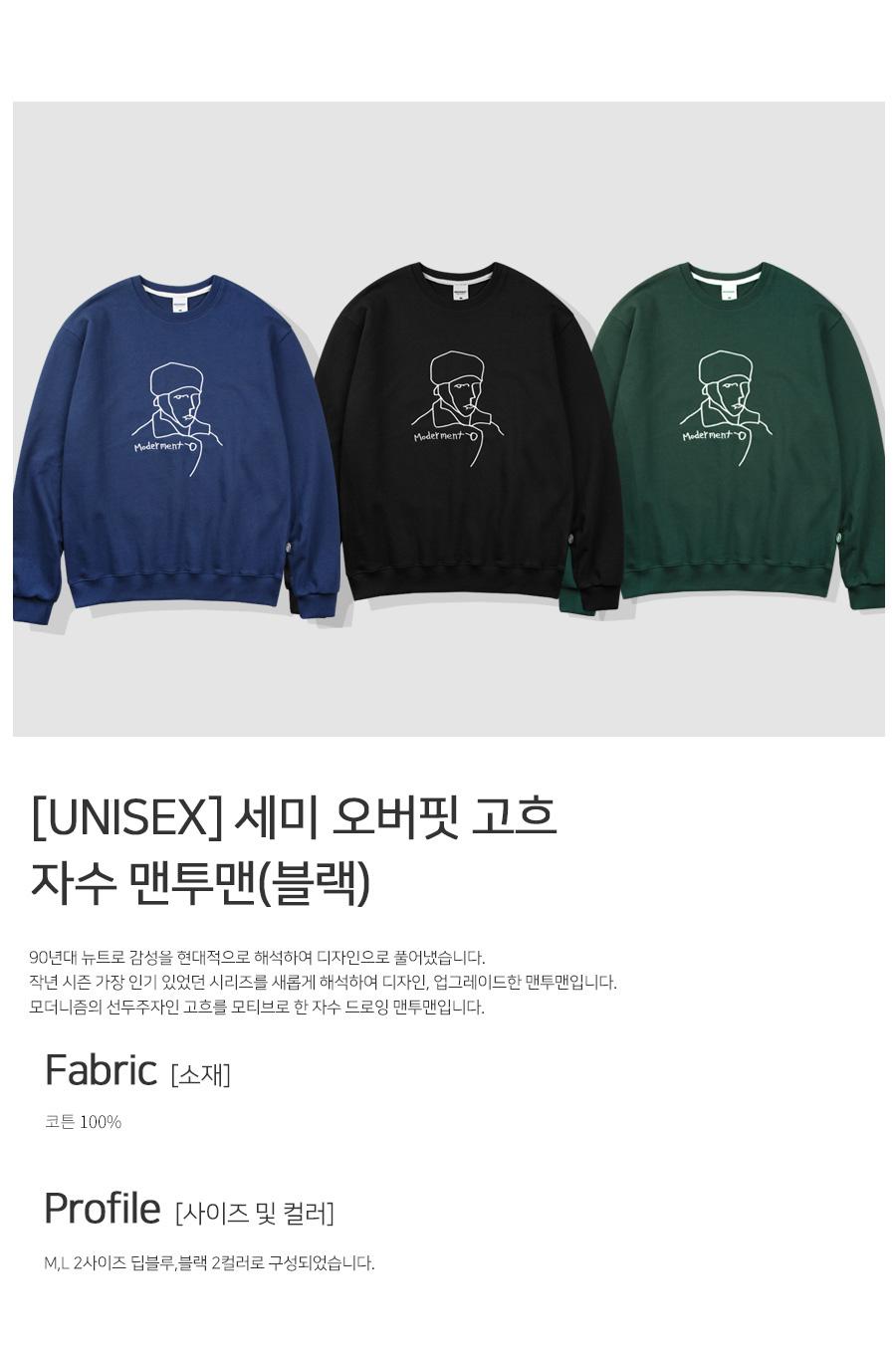 모더먼트 UNISEX 세미 오버핏 고흐 자수 맨투맨(블랙)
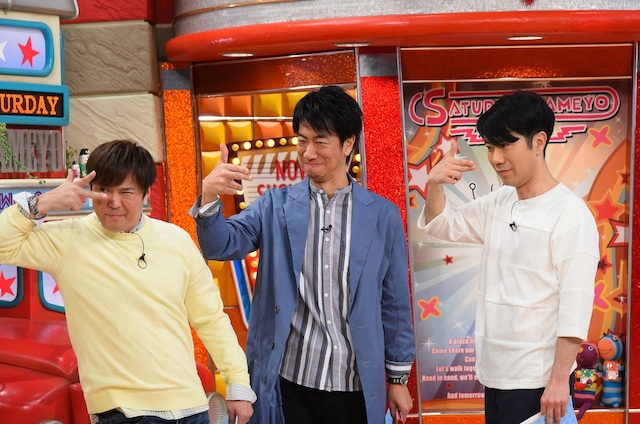 左からテンダラー、藤井隆。(c)読売テレビ
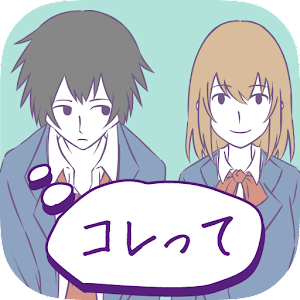 Icon: 勘違い探し(俺のこと・・・)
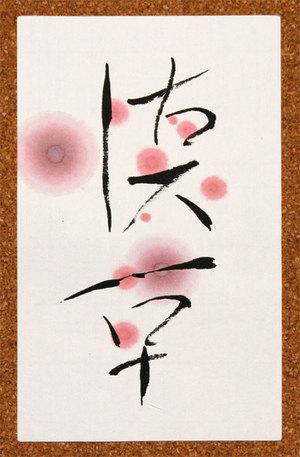 080304_syonatsukashigusa_mg_9992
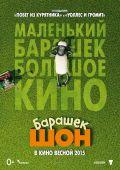 """Постер 3 из 18 из фильма """"Барашек Шон"""" /Shaun das Schaf/ (2015)"""
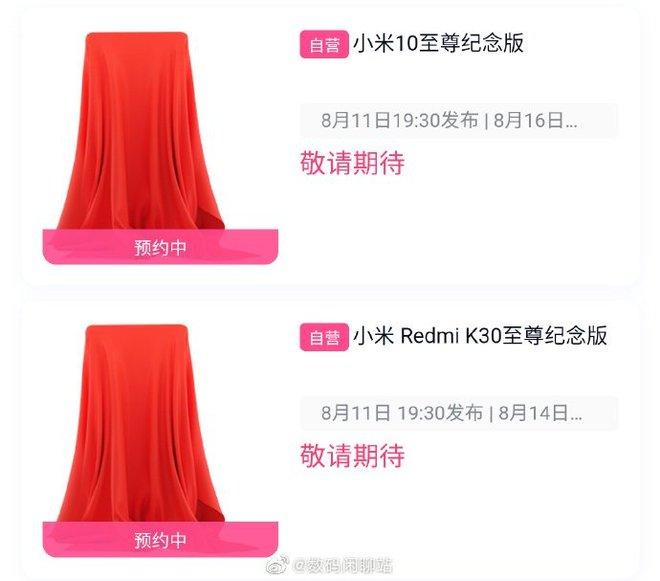Xiaomi Mi 10 phiên bản kỷ niệm 10 năm: Snapdragon 865+, RAM 12GB, sạc nhanh 120W, ra mắt vào 11/8 - Ảnh 2.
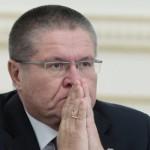 Улюкаев предсказал рост экономики РФ на 3%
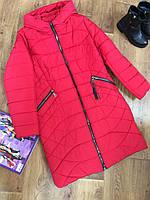 8898aeec622 Женская красная зимняя куртка в категории куртки женские в Украине ...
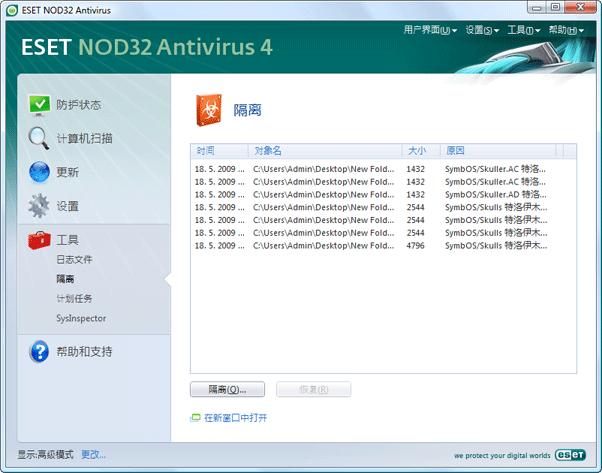 Nod32 ea page quarantine 隔离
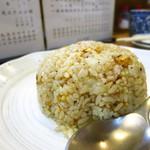 はやし鳥料理店 - チキンライス900円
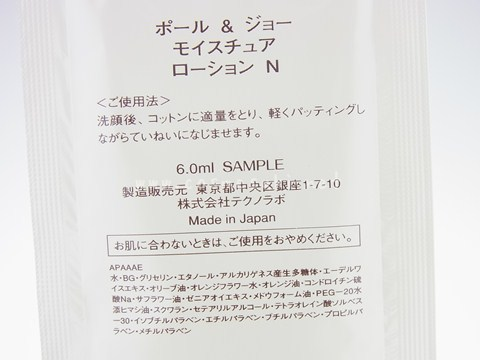 RIMG0623.JPG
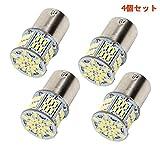 HooMoo 3014SMD(P21W 1156 S25 BA15S G18) LEDバルブ LEDライト 車用 LEDランプ 54連SMD シングル 汎用 変換 超高輝度 12V/24V ホワイト 6000-6500K 4個セット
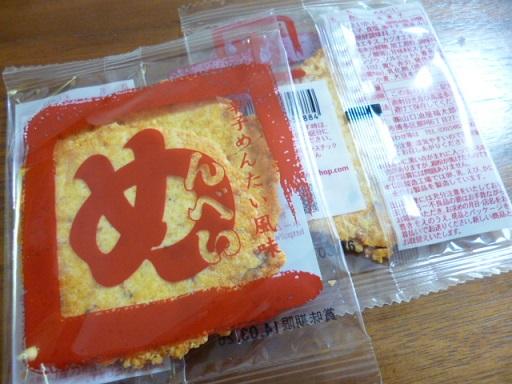 2袋入り105円とは、お土産に最適じゃん!!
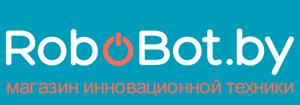 """Роботы-пылесосы со скидкой до 10% от интернет-магазина """"RoboBot"""""""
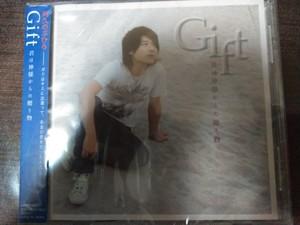 Gift-君は神様からの贈り物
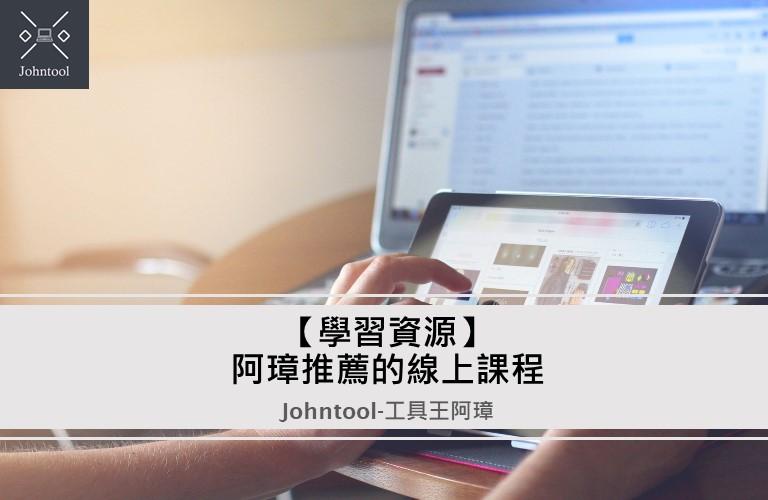 【學習資源】阿璋推薦的線上課程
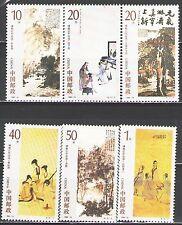 China PRC 1994 Sc2519-24 Mi2556-61 6v mnh Listening to the Rapids,by Fu Baosh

******

> _Problem details_:
Restate the material word for word from its first line through the line containing "HooMoo 3014SMD(P21W 1156", both included; the pictures do not belong in it.

> _Answer to this exercise_:
 모더먼트 UNISEX 세미 오버핏 고흐 자수 맨투맨(블랙)
 左からテンダラー、藤井隆。(c)読売テレビ
 Icon: 勘違い探し(俺のこと・・・)
 080304_syonatsukashigusa_mg_9992
 """Постер 3 из 18 из фильма """"Барашек Шон"""" /Shaun das Schaf/ (2015)"""
Xiaomi Mi 10 phiên bản kỷ niệm 10 năm: Snapdragon 865+, RAM 12GB, sạc nhanh 120W, ra mắt vào 11/8 - Ảnh 2.
 Улюкаев предсказал рост экономики РФ на 3%
 8898aeec622 Женская красная зимняя куртка в категории куртки женские в Украине ...
 Nod32 ea page quarantine 隔离
 はやし鳥料理店 - チキンライス900円
 RIMG0623.JPG
 HooMoo 3014SMD(P21W 1156 S25 BA15S G18) LEDバルブ LEDライト 車用 LEDランプ 54連SMD シングル 汎用 変換 超高輝度 12V/24V ホワイト 6000-6500K 4個セット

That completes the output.